There certainly is a lot of information flowing through the very fast networks we have today on the inside of our network. Intrusion detection systems were built to be able to watch all of that. These are usually devices that are put off to the side. Information is copied off to the intrusion detection system. Usually it’s done through a built-in system, inside of the switch, that allows us to send a copy off to a separate port. Sometimes it’s a physical tap, where you are connecting right in to the middle of a connection and simply sending a copy of that data to the intrusion detection system.

One of the challenges, of course, though, with intrusion detection is that is only detecting and alerting on these things. There are some intrusion detection systems that have some limited capabilities in actually stopping that traffic. But because we’re getting a copy, or a mirror of the traffic, that is a very anemic way to try to control information. It really is just there to alert you.

And the idea is the intrusion detection system would see someone communicating to a server. And someone from the internet is trying to take advantage of a known vulnerability on that server. Maybe it’s something that is not patched through the Microsoft operating system. Maybe it’s a vulnerability in the database, someone trying to do database injection. The intrusion detection system would see that. Because it’s seeing all of the traffic going back and forth. And then the intrusion detection system can then inform you and let you know that at this date and time, I logged in event that occurred, that this particular IP address from the internet was accessing this particular web server, and they perform this particular vulnerability attack. They went after the database injection. They went after a known vulnerability in that Microsoft operating system. And having that in place can at least give you a list of what has occurred over time back and forth over your network.

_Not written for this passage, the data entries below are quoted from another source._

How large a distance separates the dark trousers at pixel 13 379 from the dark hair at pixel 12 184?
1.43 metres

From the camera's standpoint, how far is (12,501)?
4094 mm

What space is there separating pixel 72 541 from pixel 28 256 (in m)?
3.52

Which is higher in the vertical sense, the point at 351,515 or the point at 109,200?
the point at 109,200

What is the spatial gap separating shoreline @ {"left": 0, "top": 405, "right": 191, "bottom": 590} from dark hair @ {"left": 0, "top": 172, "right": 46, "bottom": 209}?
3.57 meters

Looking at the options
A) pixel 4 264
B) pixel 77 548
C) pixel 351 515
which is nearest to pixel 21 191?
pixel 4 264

These days, our threats are happening much more rapidly. We have a lot of traffic going back and forth. And we want to be able to stop these problems as they are occurring. Instead of having an intrusion detection system, we have mostly moved these days to intrusion prevention systems. These prevention systems go directly in-line. So all of the traffic flowing in and out of the network, or even inside of the network, has to go through and IPS.

The IPS is now responsible for identifying any of these problems when they might occur. If someone from the internet is trying to take advantage of a known Microsoft operating system vulnerability, the IPS will see it, and because it’s in-line, it will stop it. So even though the bad guy sends the traffic through, the IPS identifies that traffic and right then, drops the packets. They never continue through the network. Someone can try to do a database injection. The IPS recognizes database injections, is able to stop it right there.

Obviously being in-line is a very critical piece. There’s usually redundancy and fault tolerance associated with the IPS implementation. And IPS systems must be able to keep up with the speeds and still understand all of the different vulnerabilities and signatures that it needs to be able to stop the traffic.

But now you’ve got options. You have the ability to simply report on what’s going on with intrusion detection. Or you’ve got the ability to go actively in-line and stop these vulnerabilities from going through our network with intrusion prevention systems.